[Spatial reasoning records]
>>

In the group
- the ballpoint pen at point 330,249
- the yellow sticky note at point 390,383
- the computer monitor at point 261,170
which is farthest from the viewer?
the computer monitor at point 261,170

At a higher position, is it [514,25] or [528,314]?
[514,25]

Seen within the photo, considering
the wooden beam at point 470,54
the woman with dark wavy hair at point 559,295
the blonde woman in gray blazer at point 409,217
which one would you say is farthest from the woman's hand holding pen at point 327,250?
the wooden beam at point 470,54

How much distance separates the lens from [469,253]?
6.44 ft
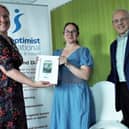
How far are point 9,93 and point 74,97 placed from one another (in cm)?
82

<<
>>

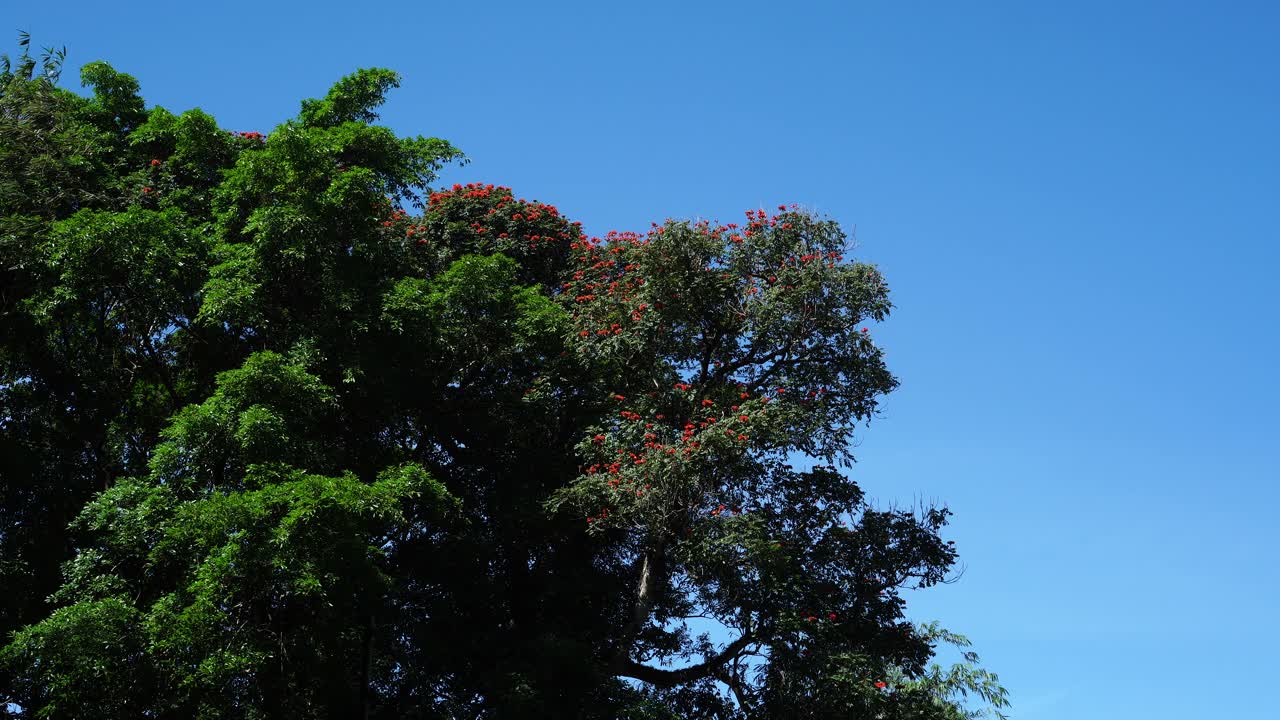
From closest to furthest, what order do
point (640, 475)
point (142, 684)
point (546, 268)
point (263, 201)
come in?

<<

## Set problem
Which lines of the items above contain the string "woman", matching case exactly? Pull out each of those lines.

## Reply
the woman with dark wavy hair at point 559,295
the blonde woman in gray blazer at point 409,217
which one would you say is farthest from the woman's hand holding pen at point 327,250?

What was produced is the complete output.